- _What you are asked to do_
Rewrite the data below, replacing "yellow flower field" with "field of yellow flowers" everywhere it occurs and changing nothing else. Leave the pictures out of your version.

- _Records to process_
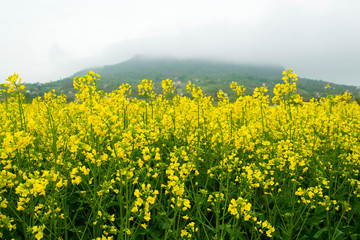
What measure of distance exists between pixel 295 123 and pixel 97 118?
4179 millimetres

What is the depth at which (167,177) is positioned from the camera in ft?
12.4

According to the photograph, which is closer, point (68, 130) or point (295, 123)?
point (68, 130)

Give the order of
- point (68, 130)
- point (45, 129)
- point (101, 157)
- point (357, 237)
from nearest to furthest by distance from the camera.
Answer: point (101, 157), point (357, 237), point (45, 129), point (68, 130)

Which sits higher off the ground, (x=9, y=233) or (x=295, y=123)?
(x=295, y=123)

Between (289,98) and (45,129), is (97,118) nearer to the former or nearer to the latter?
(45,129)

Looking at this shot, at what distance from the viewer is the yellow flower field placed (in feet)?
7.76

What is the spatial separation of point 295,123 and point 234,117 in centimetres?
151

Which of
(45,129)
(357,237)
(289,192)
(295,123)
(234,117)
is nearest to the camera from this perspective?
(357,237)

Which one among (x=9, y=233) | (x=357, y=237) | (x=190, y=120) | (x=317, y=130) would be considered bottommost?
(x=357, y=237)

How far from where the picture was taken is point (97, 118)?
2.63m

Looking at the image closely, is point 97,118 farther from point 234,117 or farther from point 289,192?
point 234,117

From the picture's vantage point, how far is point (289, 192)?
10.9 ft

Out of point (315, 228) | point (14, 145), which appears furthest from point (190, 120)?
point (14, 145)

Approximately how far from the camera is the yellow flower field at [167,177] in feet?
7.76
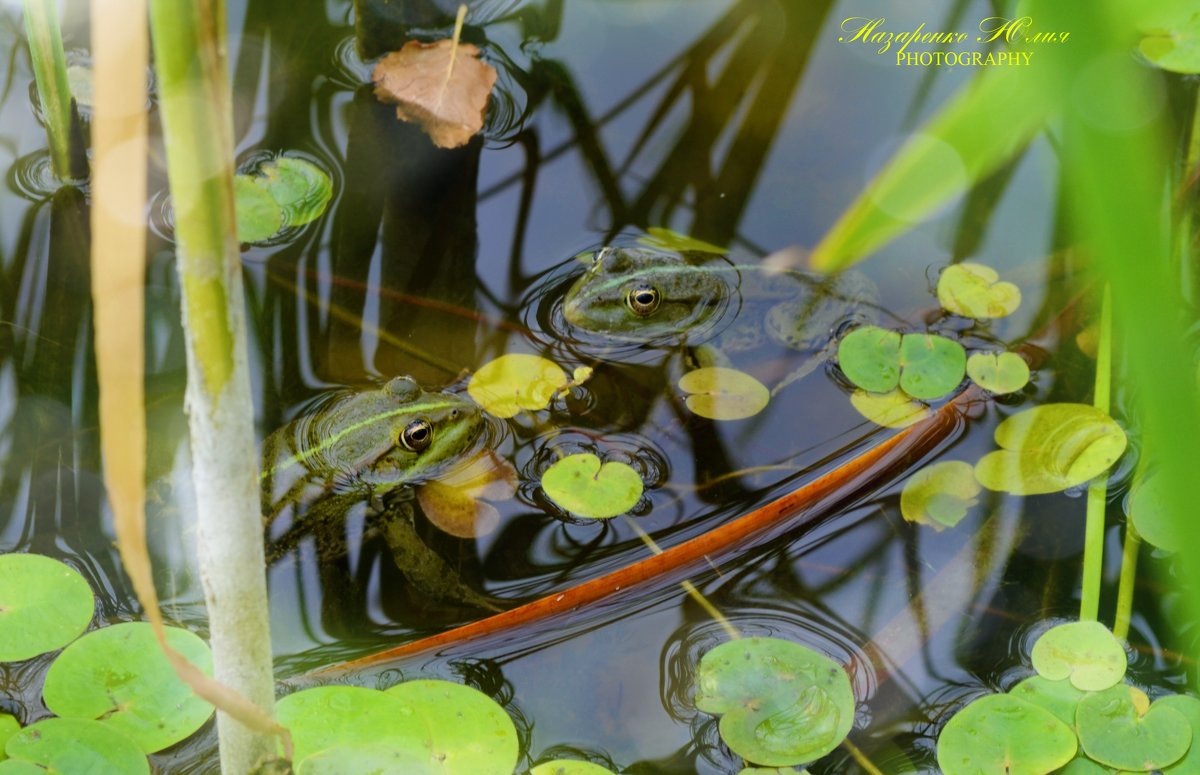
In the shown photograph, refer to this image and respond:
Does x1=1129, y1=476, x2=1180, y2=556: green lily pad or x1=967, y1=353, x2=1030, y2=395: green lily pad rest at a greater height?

- _Correct output_
What measure of distance exists between pixel 295 123 and pixel 97 118?
4179 millimetres

What is the depth at which (167,177) is positioned from the camera in ft?
12.4

According to the photograph, which is closer, point (68, 130) or point (295, 123)?
point (68, 130)

Give the order of
- point (68, 130)
- point (45, 129)
- point (101, 157)
- point (357, 237)
from nearest to furthest by distance from the camera.
Answer: point (101, 157), point (357, 237), point (45, 129), point (68, 130)

Which sits higher off the ground, (x=9, y=233) or (x=295, y=123)?
(x=295, y=123)

Between (289,98) and (45,129), is (97,118) nearer to the former or nearer to the latter?
(45,129)

Looking at this shot, at what distance from the viewer is the field of yellow flowers placed (in feet)?
7.76

What is the spatial separation of point 295,123 and point 234,117 in centimetres?
151

Which of
(45,129)
(357,237)
(289,192)
(295,123)
(234,117)
is nearest to the camera from this perspective?
(357,237)

Which one among (x=9, y=233) | (x=357, y=237) | (x=190, y=120) | (x=317, y=130) would be considered bottommost?
(x=357, y=237)

How far from where the picture was taken is point (97, 118)?
2.63m

Looking at the image closely, is point 97,118 farther from point 234,117 or farther from point 289,192?
point 234,117

From the picture's vantage point, how far is point (289, 192)?
10.9 ft

Out of point (315, 228) | point (14, 145), which appears furthest from point (190, 120)?
point (14, 145)

Approximately how far from the camera is the field of yellow flowers at [167,177] in feet?
7.76
In the shown photograph, refer to this image and respond:
Does x1=1129, y1=476, x2=1180, y2=556: green lily pad or x1=967, y1=353, x2=1030, y2=395: green lily pad rest at a greater height?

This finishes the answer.